Pine–cypress forest is a type of mixed conifer woodland in which at least one species of pine (genus Pinus) and one species of cypress (family Cupressaceae) are present. Such forests are noted in several parts of the world, but are particularly well studied in Japan, and the United States.

== Ecology ==
A quality of these mixed conifer forests is the mutualistic relationship between pine and cypress trees. In Japanese pine-cypress forests, pine stumps have been found to help stimulate the growth and germination of cypress trees. Cypress trees are extremely sensitive to pH and prefer more acidic soils. Decaying pine stumps have a lower pH than surrounding soils, it is believed that this is the main factor influencing the increased prevalence of cypress seedlings. Analysis of evapotranspiration on pine and cypress wetlands found that both tree types are sensitive to changes in ambient temperature, but pines are more sensitive to changes in humidity. This difference in vulnerabilities could contribute to overall forest resiliency.

▶ _Provided data_:
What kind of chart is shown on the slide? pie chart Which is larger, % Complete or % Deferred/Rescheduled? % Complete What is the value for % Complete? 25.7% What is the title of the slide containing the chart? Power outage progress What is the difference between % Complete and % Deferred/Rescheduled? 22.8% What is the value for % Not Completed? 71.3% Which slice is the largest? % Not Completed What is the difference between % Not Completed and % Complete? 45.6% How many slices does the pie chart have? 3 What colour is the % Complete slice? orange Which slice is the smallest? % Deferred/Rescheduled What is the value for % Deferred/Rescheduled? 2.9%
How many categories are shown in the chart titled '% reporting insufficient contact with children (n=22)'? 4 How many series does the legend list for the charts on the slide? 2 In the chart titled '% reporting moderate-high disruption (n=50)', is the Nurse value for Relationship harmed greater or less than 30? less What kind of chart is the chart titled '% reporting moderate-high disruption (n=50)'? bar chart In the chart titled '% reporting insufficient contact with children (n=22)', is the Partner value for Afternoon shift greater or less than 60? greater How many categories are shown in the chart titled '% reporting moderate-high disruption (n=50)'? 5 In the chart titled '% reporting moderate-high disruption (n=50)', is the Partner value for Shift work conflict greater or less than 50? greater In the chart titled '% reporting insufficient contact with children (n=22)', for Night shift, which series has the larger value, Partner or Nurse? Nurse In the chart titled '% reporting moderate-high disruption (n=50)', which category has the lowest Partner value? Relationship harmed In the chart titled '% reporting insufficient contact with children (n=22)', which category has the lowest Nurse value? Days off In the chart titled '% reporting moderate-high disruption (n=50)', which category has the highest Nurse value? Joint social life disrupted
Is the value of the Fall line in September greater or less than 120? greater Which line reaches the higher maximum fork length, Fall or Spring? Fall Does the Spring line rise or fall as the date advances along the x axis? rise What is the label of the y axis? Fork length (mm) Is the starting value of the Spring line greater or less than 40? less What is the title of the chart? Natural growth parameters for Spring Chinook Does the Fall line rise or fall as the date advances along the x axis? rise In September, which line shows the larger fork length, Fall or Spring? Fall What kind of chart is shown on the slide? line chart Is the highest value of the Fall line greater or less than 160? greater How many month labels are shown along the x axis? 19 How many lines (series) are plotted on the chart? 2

▶ _Brief 1_: In the text on pine–cypress forests, rewrite the passage between "Pine–cypress forest is" and "the United States.", inclusive, substituting "mixed coniferous woodland" for "mixed conifer woodland".
▶ _Brief 2_: Extend the text on pine–cypress forests with further sentences that pick up after its final sentence.
The listing above is separate material and is unrelated to the text on pine–cypress forests.

▶ _Written reply 1_:
Pine–cypress forest is a type of mixed coniferous woodland in which at least one species of pine (genus Pinus) and one species of cypress (family Cupressaceae) are present. Such forests are noted in several parts of the world, but are particularly well studied in Japan, and the United States.

▶ _Written reply 2_:
== Forest management ==
Like many mixed forest types, human forest management can impact the structures of pine-cypress forests. A study based in Taiwan used computer modeling to determine the stand density index for pine-cypress forests. This helps to measure interspecies relationships within forests, including species density, competition, and tree development. This is helpful for informing future management practices by maintaining a more current understanding of forest dynamics. Because both tree types can be very sensitive to changes in forest hydrology, additional management is necessary beyond density monitoring. Contentious management of flooding and drainage was shown to improve the health of both pine and cypress trees in a mixed ecosystem.

== Global occurrences ==

=== Japan ===
Pine-cypress forests can be found in much of central Japan. A heterogeneous landscape, consisting of pine-oak forests, timber plantations and cypress groves help to maintain this forest structure.

=== United States ===

==== California ====
California occurrences of pine–cypress forest are typically along Pacific coastal headlands. Understory species in these California pine–cypress forests include salal and western poison oak.

==== Florida ====
Many of the Florida occurrences of pine–cypress forest are in swampy areas such as the Everglades.